The electrical conductivity of sodium vanadate solution increases, and then decreases with the increase of NaOH concentration. In the sodium vanadate solution with high concentration, vanadium acid radical ion mainly exists in the form of aggregation. As the solution dilutes, the polymerization of ions in sodium vanadate solution reduces gradually. Monomer of vanadium acid radical ion with V–OH increases gradually.
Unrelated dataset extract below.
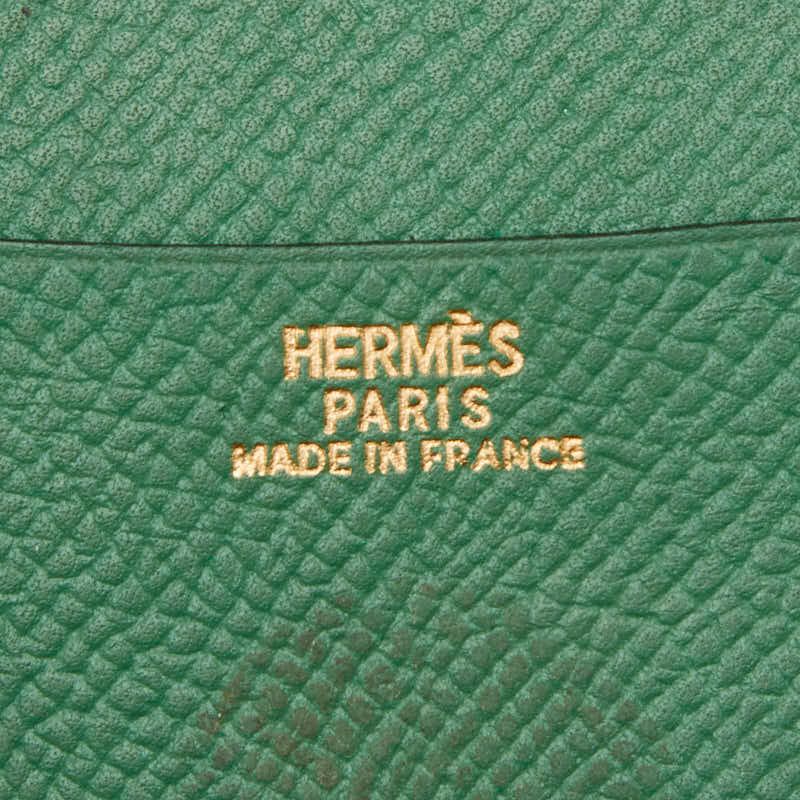 Hermes Agenda GM Notebook Cover Green Leather — view 7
When diluted to a certain extent, there is only vanadium acid radical ion with V–OH in the sodium vanadate solution.

Under low NaOH concentration, the transference number of vanadium acid radical anion is about 0.58–0.82. The ion structure in IR is vanadium acid radical ion with V–OH mostly in this concentration range. Under medium amount NaOH condition, the transference number of vanadium acid radical anion is about 3.29 and IR result suggests that the ion structure is vanadium acid radical ion with V–OH and V–O–V. Under high concentration, the transference number is about 4.15 and IR result suggests that the ion structure is vanadium acid radical ion with V–O–V chemical bond. In addition, there are also a small number of vanadium acid radical ions with V–OH.